Mezunlara da seslenen Prof. Dr. ASLAN, “Bugün sizin bulunduğunuz yerde bulunduğum

dönemin üzerinden çok uzun yıllar geçti. Atatürk Üniversitesi’nden mezun olduğumda, birçok

dönem arkadaşım gibi, karmaşık duygular içerisindeydim. Bir yandan, Türkiye’nin seçkin bir

üniversitesinden mezun olarak hayata atılmanın verdiği güven duygusunu taşırken, diğer yandan

önümdeki upuzun yolun belirsizliğinin getirdiği ürkeklik içerisindeydim. Ve herhalde her

arkadaşım gibi benim de beynimde kıymık gibi duran o soru vardı: ‘Acaba hayatta başarılı

olacak mıyım?’ Aradan çok uzun yıllar geçti, hâlâ kendime bu soruyu soruyorum. Ne var ki

sorunun kapsamı değişti. O yıllar önce merak ettiğim, basite indirgeyecek olursam, yaşayacağım

hayatın fiziksel ve ölçülebilir tarifiydi daha ziyade. Bugün ise önemli olanın hayatla kurduğum

ilişkinin mahiyeti olduğunun; meselenin yaşamış olmaya değer bir hayat sürdürüp sürdürmemek

olduğunun farkındayım. Kişisel biyografimin insanlık tarihinde zerre kadar da olsa anlamlı bir iz

bırakıp bırakmayacağını merak ediyorum. Yazmış olduğum bir bilimsel makaleye bundan yüz

sene sonra başka bir bilimsel makalede atıf yapılabileceğini, Ağrı İbrahim Çeçen Üniversitesi’ne

vermiş olduğum emeğin yani bir asır sonra, ben çoktan toprak olmuşken, hâlâ sizlere ve

çocuklarınıza küçücük de olsa ilham verebileceğimi düşünmek beni heyecanlandırıyor. Ağrı’nın

kendi üniversitesine kavuştuktan sonra kutladığımız benim için bu son mezuniyet töreni vesilesi

ile hepinizi sevgiyle kucaklıyor ve sizlere yüksek hedeflerinize ulaşabileceğiniz başarılı ve mutlu

yıllar diliyorum. Her şey gönlünüzce olsun.”

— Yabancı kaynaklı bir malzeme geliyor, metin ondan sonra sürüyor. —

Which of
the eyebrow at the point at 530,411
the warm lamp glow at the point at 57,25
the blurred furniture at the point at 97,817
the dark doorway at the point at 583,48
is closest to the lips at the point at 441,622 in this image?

Doğu’nun yükselen ışığı olan Ağrı İbrahim Çeçen Üniversitesi’nde yeni bir mezuniyet

töreninin daha mutluluğunu yaşadıklarını belirten IC Vakfı Müdürü Yrd. Doç. Dr. Meral

DİNÇER, “Dört yıl ne çabuk geçti değil mi? İşte mezun oluyorsunuz bugün kepler atılıyor.

Sayın rektörümüz Prof. Dr. İrfan ASLAN’ın rehberliğinde gelişimini her geçen gün artıran

doğunun ışığı saydığımız üniversitemizde yetişen siz aydınlık gençler, Türkiye’nin her bir yerine

bu ışığınızı taşıyacaksınız. Yolunuz aydın, başarınız daim olsun. Böyle başarılı evlatlar yetiştiren

siz değerli anne babaları da yürekten kutluyorum” diye konuştu.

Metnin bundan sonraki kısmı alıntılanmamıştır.